- **TEXT EXCERPT**:
++++

Nuclear fusion reactions require that positively charged nuclei be brought into close proximity, against the electrostatic repulsion. As a simple example, suppose a proton is fired at a second, stationary proton from a large distance away. What kinetic energy must be given to the moving proton to get it to come within \(1.00 \cdot 10^{-15} \mathrm{~m}\) of the target? Assume that there is a head-on collision and that the target is fixed in place.

Short Answer

Expert verified
Answer: The initial kinetic energy required for the proton is \(2.30 \cdot 10^{-13} \mathrm{~J}\).

Step by step solution

01

Identify the knowns and what we need to find

We know the distance that the protons need to come within, as well as the electric charge on a proton. We need to find the initial kinetic energy required for the moving proton.

++++

- **EXERCISE**:
Answer these questions about the fusion problem above.
(a) Within what distance of the target must the moving proton come?
(b) What initial kinetic energy for the proton does the short answer give?
(c) Besides that distance, which known quantity does the first solution step name?

(Saved data entries)
++++

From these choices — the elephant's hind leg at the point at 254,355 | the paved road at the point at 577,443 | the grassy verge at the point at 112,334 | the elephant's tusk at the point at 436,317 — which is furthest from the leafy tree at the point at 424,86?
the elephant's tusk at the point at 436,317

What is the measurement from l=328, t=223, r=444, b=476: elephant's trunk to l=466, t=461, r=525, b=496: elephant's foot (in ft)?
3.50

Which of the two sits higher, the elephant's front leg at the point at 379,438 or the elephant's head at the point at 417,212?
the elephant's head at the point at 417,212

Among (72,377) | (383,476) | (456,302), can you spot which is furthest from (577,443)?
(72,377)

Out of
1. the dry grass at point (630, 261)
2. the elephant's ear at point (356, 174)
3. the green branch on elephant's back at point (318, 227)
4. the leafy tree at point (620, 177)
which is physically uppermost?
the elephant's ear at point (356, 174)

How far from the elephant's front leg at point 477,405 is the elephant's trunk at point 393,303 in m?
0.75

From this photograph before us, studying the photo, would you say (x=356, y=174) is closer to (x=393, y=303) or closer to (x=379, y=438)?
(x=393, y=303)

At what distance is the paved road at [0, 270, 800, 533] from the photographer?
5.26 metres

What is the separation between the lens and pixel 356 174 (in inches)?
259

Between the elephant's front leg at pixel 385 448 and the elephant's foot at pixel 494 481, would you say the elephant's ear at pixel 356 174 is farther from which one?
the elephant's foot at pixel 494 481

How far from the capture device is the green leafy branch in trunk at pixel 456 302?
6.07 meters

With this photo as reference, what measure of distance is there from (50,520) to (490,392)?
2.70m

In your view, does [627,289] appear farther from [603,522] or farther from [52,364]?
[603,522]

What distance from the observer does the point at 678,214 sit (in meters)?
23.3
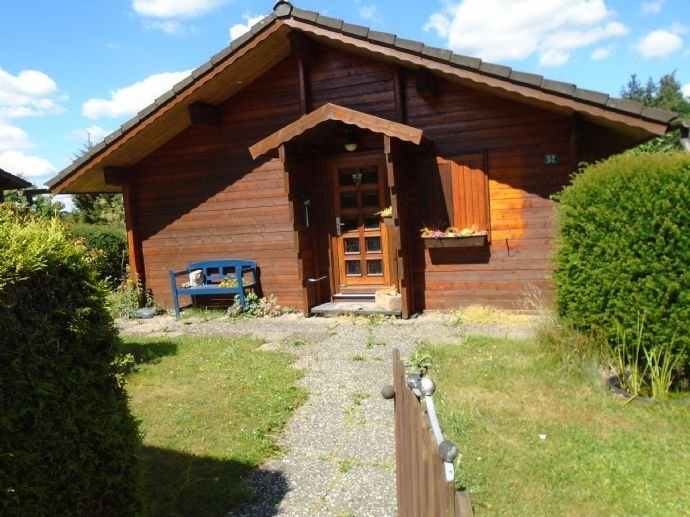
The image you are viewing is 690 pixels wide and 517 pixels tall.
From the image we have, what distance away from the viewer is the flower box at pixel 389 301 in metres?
8.21

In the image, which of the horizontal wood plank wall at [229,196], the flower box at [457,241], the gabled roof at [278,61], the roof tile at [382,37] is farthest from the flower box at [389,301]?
the roof tile at [382,37]

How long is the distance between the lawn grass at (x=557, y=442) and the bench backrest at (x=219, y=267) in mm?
4989

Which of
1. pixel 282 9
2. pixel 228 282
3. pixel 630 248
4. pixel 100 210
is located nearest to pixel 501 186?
pixel 630 248

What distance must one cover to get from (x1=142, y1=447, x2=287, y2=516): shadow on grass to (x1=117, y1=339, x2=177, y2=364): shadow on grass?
288 centimetres

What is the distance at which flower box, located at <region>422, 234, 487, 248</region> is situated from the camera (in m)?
7.94

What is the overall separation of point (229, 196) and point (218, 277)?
1490 mm

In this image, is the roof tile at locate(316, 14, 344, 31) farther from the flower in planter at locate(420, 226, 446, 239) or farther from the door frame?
the flower in planter at locate(420, 226, 446, 239)

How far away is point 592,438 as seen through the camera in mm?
3879

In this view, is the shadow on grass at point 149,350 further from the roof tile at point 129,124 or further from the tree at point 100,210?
the tree at point 100,210

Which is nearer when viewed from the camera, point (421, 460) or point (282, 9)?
point (421, 460)

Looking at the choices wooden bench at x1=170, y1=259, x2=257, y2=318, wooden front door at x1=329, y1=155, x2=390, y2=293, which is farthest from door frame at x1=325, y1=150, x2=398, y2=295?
wooden bench at x1=170, y1=259, x2=257, y2=318

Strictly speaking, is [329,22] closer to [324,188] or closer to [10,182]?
[324,188]

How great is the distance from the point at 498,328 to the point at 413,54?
3.95m

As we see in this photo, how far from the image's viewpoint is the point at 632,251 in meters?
4.60
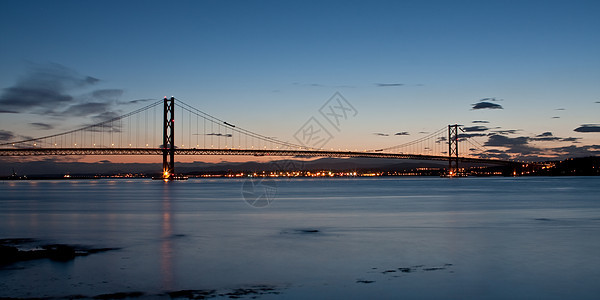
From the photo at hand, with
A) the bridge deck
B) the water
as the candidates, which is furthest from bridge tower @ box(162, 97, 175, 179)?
the water

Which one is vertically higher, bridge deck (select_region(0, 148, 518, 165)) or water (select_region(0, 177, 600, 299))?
bridge deck (select_region(0, 148, 518, 165))

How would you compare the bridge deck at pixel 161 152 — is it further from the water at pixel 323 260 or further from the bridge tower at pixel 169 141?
the water at pixel 323 260

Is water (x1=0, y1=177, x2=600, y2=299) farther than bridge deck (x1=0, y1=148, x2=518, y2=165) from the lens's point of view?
No

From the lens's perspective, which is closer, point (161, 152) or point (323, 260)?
point (323, 260)

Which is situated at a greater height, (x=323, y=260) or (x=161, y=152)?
(x=161, y=152)

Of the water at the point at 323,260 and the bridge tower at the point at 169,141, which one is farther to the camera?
the bridge tower at the point at 169,141


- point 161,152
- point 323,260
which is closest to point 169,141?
point 161,152

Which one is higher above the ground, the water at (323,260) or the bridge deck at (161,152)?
the bridge deck at (161,152)

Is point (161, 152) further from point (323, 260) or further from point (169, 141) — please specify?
point (323, 260)

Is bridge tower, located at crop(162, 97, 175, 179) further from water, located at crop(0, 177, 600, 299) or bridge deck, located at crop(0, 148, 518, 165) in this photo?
water, located at crop(0, 177, 600, 299)

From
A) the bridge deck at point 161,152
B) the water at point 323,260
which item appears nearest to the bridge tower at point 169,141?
the bridge deck at point 161,152

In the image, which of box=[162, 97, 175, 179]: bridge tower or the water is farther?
box=[162, 97, 175, 179]: bridge tower

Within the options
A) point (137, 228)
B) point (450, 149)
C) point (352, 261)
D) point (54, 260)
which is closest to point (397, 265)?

++++

- **RESPONSE**:
(a) 1.00 · 10^-15 m
(b) 2.30 · 10^-13 J
(c) The electric charge on a proton